Panchakshara Gawai (2 February 1892 – 11 June 1944) was a blind singer from Gadag, a town in North Karnataka, India. Also known as 'Ganayogi Panchakshara Gavai'. He was born at Kadashettihalli in Hangal Taluk, Karnataka. The Kannada film Sangeetha Sagara Ganayogi Panchakshara Gavai is based on his life.

==Life history and contributions==
Ganayogi Pandit Panchakshara Gavayi was a Hindusthani musician and Guru from Karnataka. His birth name was Gadigeyya. Born blind, Gadigeyya and his elder brother Gurubasava both had melodious voice and Musical talent. They were able to play many instruments. Pleased by their Musical abilities, Sri Kumara Swamiji of Hanagal came forward to arrange proper Musical training for them. A Musician from Tanjaore taught Carnatic Music to these children for some time.

Their next Guru was one Bheemarao, also for a short time. Then one Sri Gadigeyya of Shiralakoppa was their Guru for 8 years. When boys returned to Hanagal after Musical training, Kumara Swamiji was happy, but boys were keen to learn more.

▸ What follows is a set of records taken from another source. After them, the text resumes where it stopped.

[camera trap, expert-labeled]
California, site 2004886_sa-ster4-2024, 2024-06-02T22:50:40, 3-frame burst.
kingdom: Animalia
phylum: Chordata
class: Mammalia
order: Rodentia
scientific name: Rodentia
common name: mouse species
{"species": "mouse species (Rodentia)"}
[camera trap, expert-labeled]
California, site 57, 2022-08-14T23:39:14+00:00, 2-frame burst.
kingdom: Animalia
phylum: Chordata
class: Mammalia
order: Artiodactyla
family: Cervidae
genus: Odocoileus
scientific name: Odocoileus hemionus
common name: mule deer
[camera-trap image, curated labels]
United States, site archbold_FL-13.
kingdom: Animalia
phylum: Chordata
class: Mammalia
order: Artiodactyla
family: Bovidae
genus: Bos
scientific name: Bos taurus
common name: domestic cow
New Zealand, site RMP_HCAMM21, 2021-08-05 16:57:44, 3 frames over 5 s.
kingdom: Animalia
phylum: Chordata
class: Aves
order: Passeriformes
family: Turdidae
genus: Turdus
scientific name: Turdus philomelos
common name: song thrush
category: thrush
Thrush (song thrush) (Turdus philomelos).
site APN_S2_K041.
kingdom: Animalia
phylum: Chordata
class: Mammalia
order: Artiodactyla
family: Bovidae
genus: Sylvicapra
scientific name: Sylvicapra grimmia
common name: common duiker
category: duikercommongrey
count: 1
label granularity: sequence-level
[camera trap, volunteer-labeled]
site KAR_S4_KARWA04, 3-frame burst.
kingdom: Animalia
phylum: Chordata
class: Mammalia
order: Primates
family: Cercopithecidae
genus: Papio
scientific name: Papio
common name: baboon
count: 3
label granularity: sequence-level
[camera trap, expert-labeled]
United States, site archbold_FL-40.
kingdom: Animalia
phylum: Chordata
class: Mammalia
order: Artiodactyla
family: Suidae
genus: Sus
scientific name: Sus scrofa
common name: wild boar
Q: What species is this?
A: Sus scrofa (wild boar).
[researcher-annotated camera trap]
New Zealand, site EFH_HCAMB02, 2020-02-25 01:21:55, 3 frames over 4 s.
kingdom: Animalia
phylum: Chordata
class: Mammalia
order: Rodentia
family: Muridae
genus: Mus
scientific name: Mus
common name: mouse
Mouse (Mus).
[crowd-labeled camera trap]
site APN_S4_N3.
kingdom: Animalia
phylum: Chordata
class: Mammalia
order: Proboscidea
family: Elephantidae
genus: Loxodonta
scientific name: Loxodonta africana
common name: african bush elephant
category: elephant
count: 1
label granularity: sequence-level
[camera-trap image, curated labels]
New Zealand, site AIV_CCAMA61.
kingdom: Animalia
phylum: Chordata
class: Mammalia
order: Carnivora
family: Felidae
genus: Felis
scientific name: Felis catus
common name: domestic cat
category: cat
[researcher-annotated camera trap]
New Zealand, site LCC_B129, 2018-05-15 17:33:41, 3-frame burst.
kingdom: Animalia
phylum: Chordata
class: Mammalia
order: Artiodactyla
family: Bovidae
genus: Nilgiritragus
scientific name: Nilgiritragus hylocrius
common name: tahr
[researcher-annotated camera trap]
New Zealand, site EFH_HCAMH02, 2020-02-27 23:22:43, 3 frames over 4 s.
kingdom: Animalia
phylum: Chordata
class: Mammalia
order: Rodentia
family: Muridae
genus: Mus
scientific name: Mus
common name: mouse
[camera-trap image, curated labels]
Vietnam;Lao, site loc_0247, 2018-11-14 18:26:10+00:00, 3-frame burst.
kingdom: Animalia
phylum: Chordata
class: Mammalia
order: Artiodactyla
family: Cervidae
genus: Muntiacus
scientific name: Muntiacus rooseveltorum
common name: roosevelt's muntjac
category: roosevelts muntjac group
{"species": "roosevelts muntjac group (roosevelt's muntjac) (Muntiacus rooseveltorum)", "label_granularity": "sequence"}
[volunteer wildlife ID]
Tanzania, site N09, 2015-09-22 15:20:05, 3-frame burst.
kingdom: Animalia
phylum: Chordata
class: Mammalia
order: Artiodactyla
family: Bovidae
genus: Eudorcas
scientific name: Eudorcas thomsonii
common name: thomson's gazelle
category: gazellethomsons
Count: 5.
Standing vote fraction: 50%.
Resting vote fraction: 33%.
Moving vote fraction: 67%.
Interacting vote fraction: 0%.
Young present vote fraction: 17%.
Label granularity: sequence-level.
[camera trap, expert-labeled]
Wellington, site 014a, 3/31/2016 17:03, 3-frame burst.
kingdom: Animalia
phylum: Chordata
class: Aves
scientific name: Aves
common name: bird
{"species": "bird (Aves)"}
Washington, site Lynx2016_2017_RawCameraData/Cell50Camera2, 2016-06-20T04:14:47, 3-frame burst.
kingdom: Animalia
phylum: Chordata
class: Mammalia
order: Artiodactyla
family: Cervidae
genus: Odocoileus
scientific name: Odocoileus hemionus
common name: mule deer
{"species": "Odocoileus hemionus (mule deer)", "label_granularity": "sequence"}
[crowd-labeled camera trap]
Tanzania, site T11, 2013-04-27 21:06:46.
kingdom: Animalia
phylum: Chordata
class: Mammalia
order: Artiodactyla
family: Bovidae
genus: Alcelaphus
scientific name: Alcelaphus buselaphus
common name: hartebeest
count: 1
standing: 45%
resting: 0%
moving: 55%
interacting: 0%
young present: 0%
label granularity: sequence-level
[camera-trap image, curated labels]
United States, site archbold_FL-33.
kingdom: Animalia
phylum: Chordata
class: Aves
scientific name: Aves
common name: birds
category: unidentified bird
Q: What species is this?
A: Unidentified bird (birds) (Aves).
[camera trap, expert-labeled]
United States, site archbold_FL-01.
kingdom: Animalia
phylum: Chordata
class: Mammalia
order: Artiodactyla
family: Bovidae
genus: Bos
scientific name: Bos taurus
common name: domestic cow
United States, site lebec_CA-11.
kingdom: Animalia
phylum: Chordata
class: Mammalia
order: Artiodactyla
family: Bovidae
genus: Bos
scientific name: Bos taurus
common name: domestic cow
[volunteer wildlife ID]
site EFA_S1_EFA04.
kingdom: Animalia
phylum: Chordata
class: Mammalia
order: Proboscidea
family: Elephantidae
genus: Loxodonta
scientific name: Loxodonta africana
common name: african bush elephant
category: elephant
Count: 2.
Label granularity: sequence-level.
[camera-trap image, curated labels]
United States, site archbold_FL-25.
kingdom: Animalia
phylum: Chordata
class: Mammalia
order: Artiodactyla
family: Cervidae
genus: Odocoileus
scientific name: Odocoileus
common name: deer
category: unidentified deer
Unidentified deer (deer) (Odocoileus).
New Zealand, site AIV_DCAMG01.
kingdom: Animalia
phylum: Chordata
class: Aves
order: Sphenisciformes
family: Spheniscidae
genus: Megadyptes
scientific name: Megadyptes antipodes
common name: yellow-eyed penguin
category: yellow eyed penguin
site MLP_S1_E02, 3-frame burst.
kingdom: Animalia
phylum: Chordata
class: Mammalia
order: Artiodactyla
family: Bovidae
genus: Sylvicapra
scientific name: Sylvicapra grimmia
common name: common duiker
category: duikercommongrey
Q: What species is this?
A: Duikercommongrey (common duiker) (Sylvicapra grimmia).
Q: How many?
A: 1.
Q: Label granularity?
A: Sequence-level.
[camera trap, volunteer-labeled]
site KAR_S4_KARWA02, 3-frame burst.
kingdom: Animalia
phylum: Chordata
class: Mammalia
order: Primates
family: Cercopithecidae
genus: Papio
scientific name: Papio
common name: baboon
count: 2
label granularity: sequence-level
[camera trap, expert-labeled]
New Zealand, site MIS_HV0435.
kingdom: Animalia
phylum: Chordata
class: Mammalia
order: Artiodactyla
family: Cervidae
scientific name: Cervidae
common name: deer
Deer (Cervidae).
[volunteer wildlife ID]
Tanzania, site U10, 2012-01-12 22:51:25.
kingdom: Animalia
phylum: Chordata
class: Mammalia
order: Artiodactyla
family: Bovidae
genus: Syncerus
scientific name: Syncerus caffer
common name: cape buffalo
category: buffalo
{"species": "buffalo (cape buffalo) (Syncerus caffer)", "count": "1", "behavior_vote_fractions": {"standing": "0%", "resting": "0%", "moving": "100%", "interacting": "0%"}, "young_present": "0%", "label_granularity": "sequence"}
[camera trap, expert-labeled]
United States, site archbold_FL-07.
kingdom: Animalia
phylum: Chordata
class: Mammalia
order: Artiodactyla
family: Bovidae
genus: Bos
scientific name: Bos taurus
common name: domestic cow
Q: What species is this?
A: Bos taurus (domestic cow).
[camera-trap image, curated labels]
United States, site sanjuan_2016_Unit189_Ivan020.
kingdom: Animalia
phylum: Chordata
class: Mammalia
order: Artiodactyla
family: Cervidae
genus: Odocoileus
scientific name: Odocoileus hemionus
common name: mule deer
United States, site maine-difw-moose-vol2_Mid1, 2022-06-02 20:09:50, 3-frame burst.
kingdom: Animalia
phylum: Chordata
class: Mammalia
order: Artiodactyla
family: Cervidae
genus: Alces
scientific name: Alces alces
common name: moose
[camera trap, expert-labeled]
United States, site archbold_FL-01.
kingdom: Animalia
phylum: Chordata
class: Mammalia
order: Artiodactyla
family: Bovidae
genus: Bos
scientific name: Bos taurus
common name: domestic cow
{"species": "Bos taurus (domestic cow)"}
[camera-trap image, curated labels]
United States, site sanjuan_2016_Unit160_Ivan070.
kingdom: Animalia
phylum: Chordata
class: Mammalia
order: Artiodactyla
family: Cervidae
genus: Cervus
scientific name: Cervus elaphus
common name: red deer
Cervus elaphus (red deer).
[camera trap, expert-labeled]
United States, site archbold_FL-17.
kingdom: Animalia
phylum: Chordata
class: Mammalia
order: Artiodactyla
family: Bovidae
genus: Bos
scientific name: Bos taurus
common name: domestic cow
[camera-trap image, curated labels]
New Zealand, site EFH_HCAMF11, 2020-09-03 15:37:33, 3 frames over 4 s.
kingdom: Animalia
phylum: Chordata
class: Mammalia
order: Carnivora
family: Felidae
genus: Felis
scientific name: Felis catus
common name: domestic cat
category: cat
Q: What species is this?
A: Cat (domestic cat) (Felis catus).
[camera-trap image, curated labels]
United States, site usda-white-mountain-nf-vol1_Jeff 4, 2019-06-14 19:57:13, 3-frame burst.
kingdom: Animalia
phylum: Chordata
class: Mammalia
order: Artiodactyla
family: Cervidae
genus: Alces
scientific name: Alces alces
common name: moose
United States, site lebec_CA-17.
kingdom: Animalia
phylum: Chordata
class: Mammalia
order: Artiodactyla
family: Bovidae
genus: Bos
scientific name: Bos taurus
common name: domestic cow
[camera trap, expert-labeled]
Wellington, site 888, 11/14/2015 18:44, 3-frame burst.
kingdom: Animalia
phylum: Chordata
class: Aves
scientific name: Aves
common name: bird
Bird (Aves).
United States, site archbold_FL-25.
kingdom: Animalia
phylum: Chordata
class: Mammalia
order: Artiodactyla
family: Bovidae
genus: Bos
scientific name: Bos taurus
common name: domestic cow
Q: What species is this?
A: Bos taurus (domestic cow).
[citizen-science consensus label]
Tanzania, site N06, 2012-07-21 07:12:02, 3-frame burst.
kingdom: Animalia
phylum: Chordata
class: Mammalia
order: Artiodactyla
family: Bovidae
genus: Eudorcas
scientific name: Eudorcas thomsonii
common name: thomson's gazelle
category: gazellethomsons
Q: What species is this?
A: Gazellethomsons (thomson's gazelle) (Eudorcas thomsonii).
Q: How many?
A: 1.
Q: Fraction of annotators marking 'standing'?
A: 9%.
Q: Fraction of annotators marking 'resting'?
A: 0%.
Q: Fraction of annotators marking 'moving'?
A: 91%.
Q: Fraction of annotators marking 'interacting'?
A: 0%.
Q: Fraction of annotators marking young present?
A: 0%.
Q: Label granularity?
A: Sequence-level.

Blind boy Gadigeyya went to Mysore to continue music studies. He learnt under Vidwan Venkataramanayya for 4 years. Gadigeyya became popular in Mysore. He then returned to Hanagal. He sang at all India Veerashaiva convention and got accolades. Kumara Swamiji gave him a new name ‘Panchakshara Gavayi’.
Next, Panchakshara Gavayi started to learn Hindusthani Music from Ustad Abdul Vahid Khan, who was a famous singer of Kirana Gharana. Advanced training was under Pandit Nilakant bua alurmath from Miraj,Ramakrshnabuva Vaze and Baburao Rane.

Panchakshara Gavayi grew and became popular as an expert in both Carnatic and Hindusthani Music styles, along with Tabla. As per Kumara Swamiji’s command, he started training blind and orphan children in Music. There were more than 100 children in his mobile Music school. When Kumara Swamiji started ‘Kumareswara Krpaposhita Sangeeta – Sahitya Mahavidyalaya’ in Rona, Panchakshara Gavayi became its chief. Obeying his Guru’s wish, he remained bachelor to serve less privileged people.

He established a drama company by the name ‘Sri Kumareswara krpaposhita Sangeeta Nataka Mandali’ and started to give shows, thereby lightening the financial burden of feeding hundreds of children. A rich devotee of Gadag, Sri Basarigidada Veerappa, donated his land and built an Ashram there for Gavayi. This Ashram is the famous ‘Veereswara Punyashram’, which is now like a pilgrimage centre for Music lovers. Thousands of blind, poor boys have learnt Music here and doing their service to Music all over the country.

Many students of Panchakshara Gavayi have become famous musicians. To name a few, Pandit Basavaraj Rajguru, Pandit Puttaraja Gavayi, who lead the Ashram after his Guru, Pandit Somnath Mardur and so on.

Ganayogi Panchakshara Gavayi pledged his life for society, Music and uplifting of downtrodden. He died on 11 June 1944. ‘Gana Visharada’, ‘Gana kalanidhi’, Sangeeta Sagara’, ‘Sangeeta Samrat’, ‘Ubhaya Gayanacharya’ – these are some of the titles conferred on him by various organizations.